[Opening Material provided section]

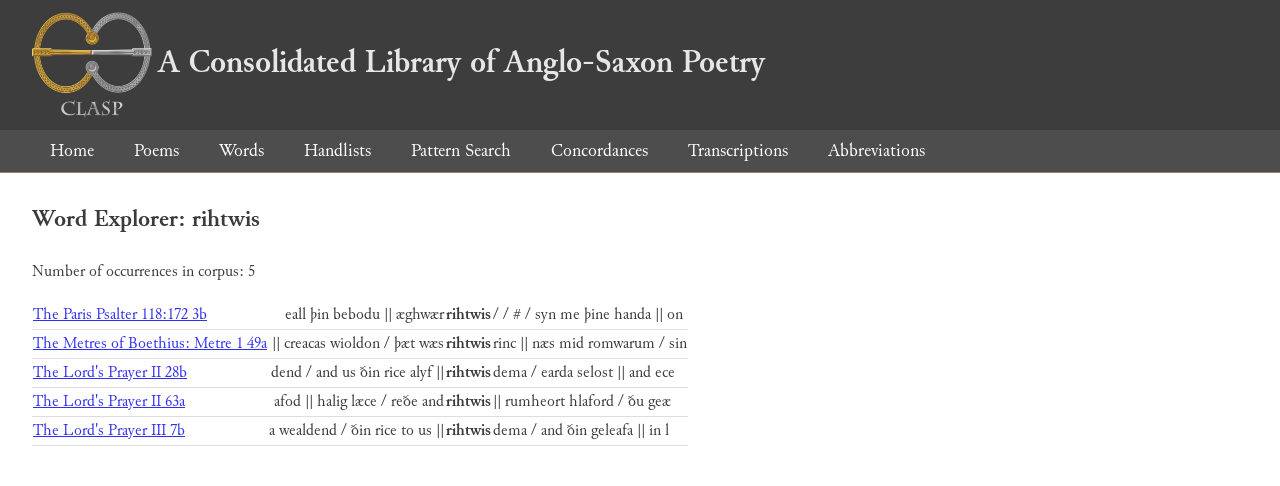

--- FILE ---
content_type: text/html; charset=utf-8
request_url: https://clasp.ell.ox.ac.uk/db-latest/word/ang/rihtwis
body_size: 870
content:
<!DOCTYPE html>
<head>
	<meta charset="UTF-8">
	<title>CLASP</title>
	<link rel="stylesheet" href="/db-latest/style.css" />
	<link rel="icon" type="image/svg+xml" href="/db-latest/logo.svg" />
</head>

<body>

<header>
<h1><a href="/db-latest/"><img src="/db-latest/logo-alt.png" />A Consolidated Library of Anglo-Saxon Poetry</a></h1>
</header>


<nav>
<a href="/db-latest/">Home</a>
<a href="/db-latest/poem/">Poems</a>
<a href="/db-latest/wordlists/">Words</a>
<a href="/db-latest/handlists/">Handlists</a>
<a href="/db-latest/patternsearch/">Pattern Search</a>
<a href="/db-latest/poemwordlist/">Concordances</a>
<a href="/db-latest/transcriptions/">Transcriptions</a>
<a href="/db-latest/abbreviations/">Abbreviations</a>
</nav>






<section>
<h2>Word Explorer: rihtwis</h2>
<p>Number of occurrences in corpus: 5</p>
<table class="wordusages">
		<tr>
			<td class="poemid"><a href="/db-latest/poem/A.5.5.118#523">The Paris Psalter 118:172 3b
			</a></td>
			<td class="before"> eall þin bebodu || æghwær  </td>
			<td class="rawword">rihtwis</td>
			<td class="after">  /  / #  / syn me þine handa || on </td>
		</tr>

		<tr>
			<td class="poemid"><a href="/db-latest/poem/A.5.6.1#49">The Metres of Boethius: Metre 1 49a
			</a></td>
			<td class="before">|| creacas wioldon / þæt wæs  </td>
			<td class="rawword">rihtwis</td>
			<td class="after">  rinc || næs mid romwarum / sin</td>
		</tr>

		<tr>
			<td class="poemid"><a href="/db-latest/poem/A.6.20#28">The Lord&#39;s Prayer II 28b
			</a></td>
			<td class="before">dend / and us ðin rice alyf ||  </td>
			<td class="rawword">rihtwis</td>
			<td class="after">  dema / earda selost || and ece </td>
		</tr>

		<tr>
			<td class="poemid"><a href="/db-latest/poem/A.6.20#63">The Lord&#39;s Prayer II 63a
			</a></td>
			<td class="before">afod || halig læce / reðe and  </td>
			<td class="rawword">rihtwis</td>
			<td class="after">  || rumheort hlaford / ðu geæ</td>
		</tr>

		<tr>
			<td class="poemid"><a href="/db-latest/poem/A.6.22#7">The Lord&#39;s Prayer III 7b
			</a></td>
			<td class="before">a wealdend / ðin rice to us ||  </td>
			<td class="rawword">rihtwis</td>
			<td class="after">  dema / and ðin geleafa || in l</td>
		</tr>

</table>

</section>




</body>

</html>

[Closing Material provided section]
[Opening Material provided section]

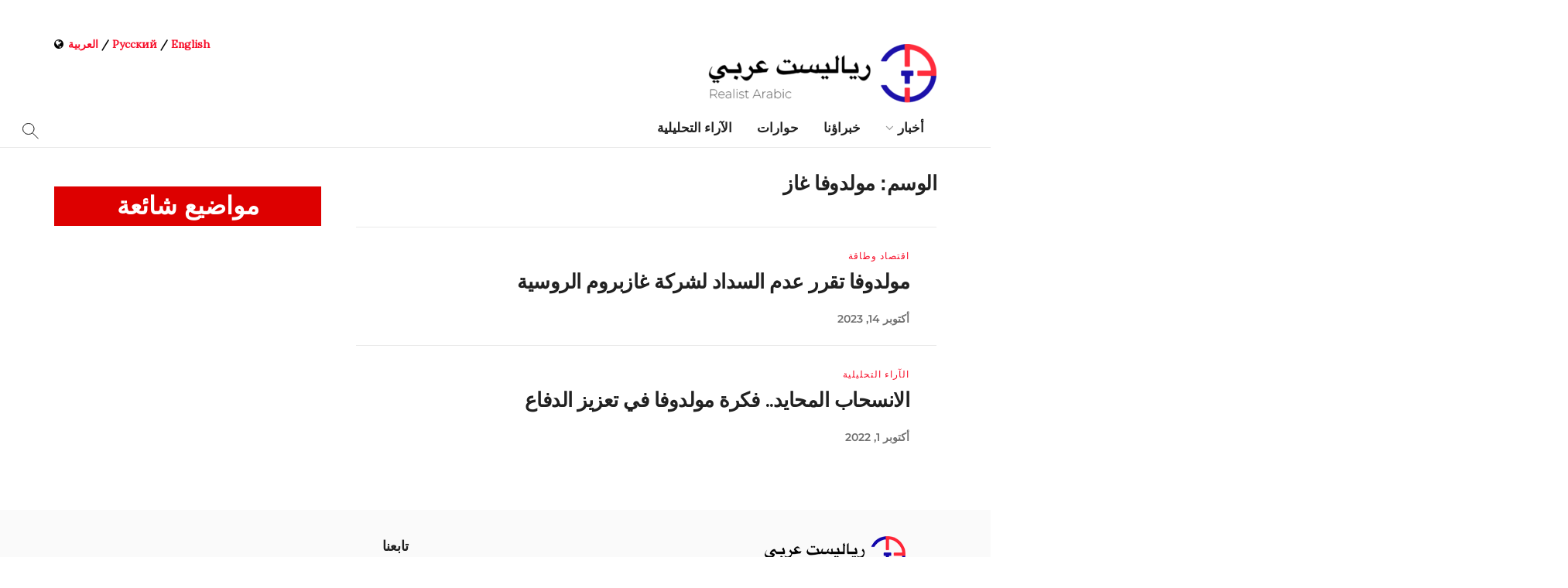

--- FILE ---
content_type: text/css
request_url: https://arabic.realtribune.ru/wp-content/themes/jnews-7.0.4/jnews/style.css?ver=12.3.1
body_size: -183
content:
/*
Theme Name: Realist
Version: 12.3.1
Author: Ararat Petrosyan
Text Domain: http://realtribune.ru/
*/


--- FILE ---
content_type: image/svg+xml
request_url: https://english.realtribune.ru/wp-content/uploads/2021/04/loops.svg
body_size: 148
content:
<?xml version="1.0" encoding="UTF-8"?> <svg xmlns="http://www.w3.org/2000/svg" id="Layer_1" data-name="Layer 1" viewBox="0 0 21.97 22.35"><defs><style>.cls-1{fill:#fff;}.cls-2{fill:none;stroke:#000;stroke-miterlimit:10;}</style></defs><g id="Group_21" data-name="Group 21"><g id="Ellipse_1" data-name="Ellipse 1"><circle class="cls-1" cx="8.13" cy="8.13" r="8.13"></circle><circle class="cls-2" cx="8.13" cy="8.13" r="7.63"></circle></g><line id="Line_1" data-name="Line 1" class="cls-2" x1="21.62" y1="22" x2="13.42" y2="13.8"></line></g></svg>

[Closing Material provided section]

* _Directions for this task_
Scan the records above for the word "charset". Show each line in which it appears.

* _Exercise solution_
content_type: text/html; charset=utf-8
	<meta charset="UTF-8">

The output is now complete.